### Exercise
Retype exactly the lines below, starting with the line that contains "花しょうぶ通りの家・薪ストーブ 和風デザインの 多目的室" and ending with the last line; leave out any pictures.

### Saved entries
Segment Open

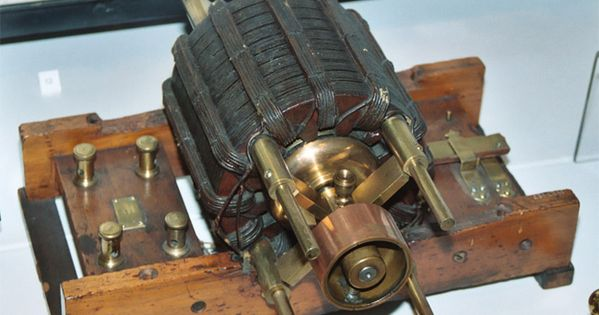 Tesla 39 s ac induction motor is one of the 10 greatest for Who invented the electric motor in 1873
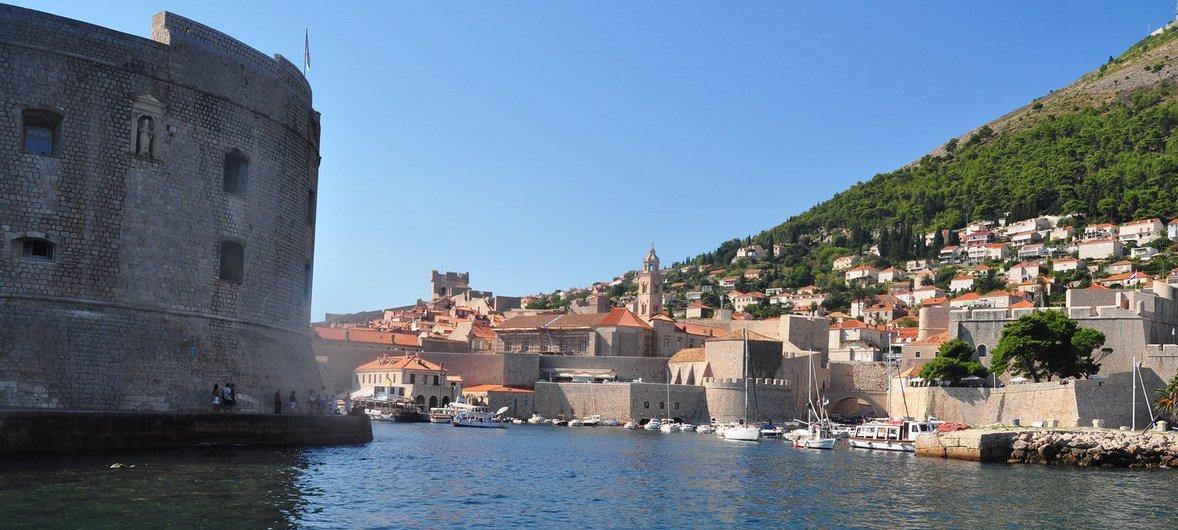 UNESCO/Silvan Rehfeld St. John's Fort, Old City of Dubrovnik (Croatia).
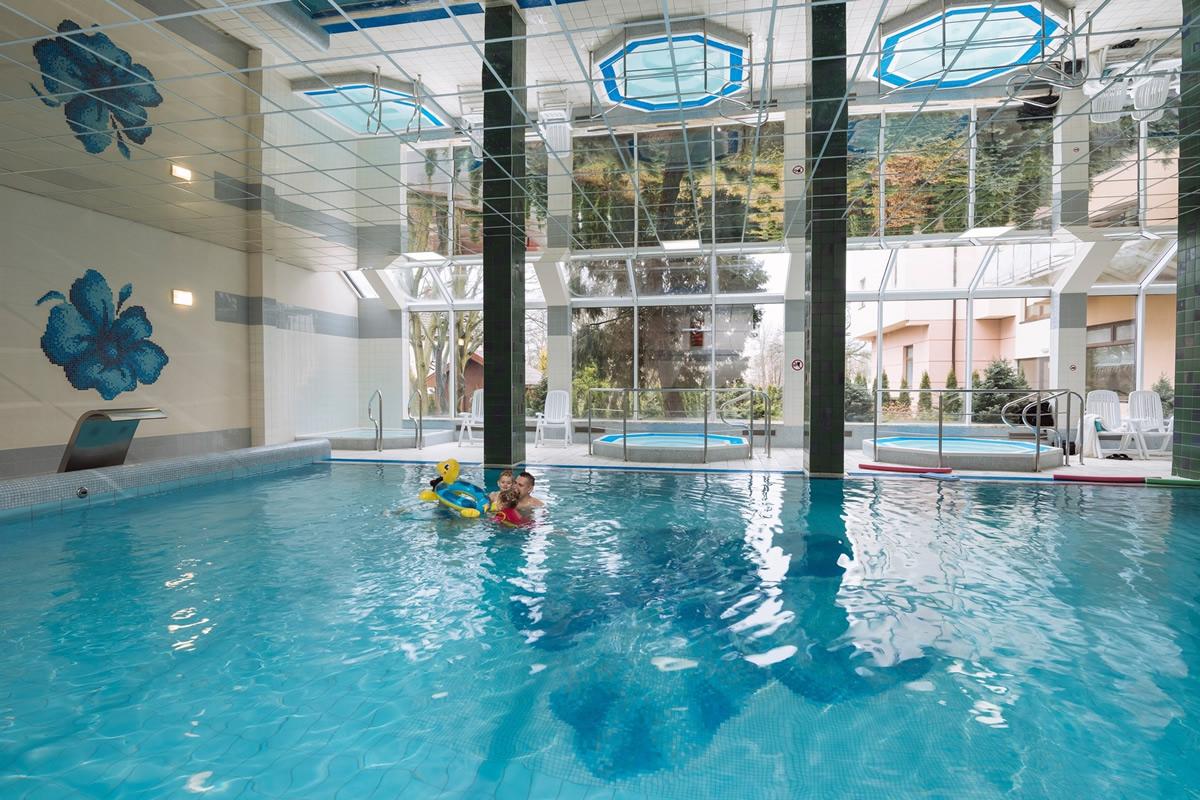Hotel olymp zwei kolberg for Schwimmbad billig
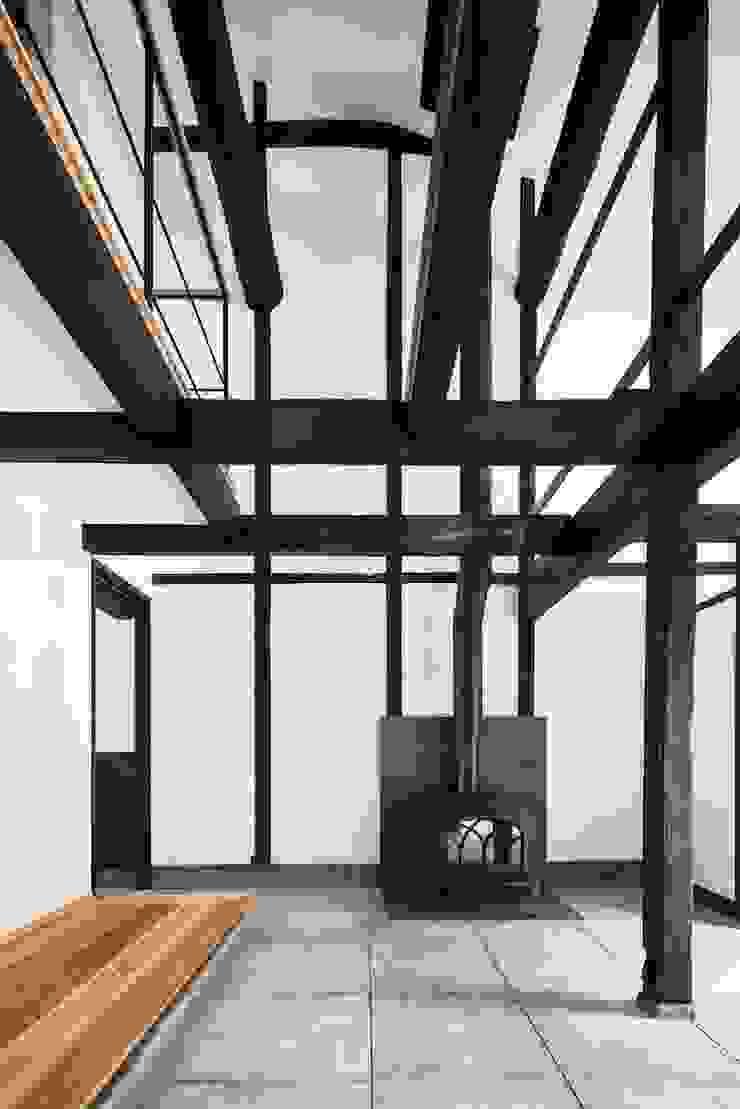 花しょうぶ通りの家・薪ストーブ 和風デザインの 多目的室 の タクタク/クニヤス建築設計 和風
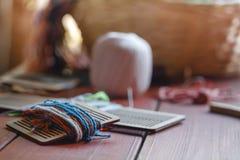 Het het weefselgezoem van de garenbundel schoot tegen het licht die zijn draden en garens op het tapijtweefgetouw tonen stock foto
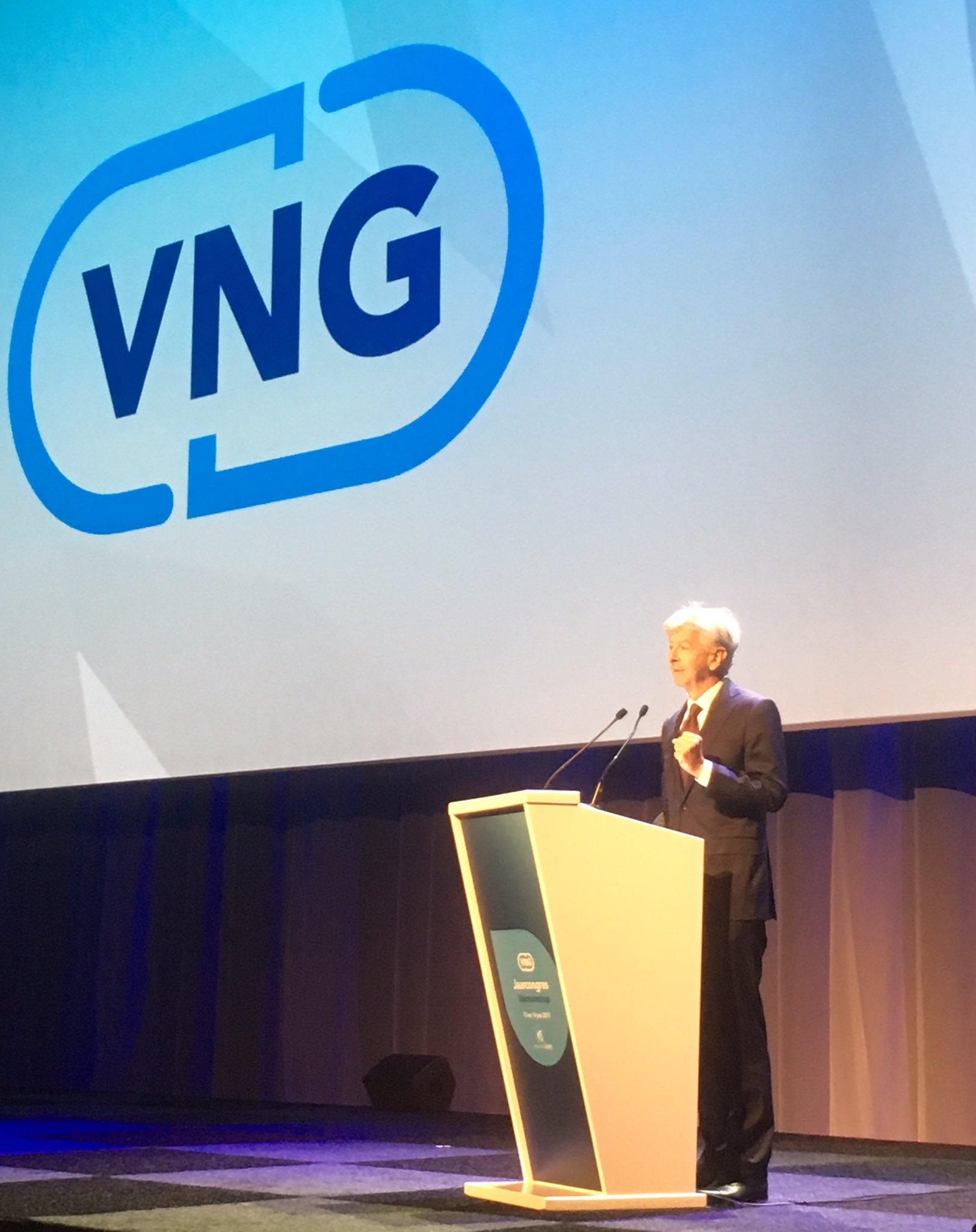 Minister @RPlasterk bij VNG congres; over zorgcontinuïteit sociaal domein en verruiming belastinggebied gemeenten #VNGCongres2017 https://t.co/qDp1Wa06fK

Segment Closed

### Solution
 花しょうぶ通りの家・薪ストーブ 和風デザインの 多目的室 の タクタク/クニヤス建築設計 和風
 Het het weefselgezoem van de garenbundel schoot tegen het licht die zijn draden en garens op het tapijtweefgetouw tonen stock foto
 Minister @RPlasterk bij VNG congres; over zorgcontinuïteit sociaal domein en verruiming belastinggebied gemeenten #VNGCongres2017 https://t.co/qDp1Wa06fK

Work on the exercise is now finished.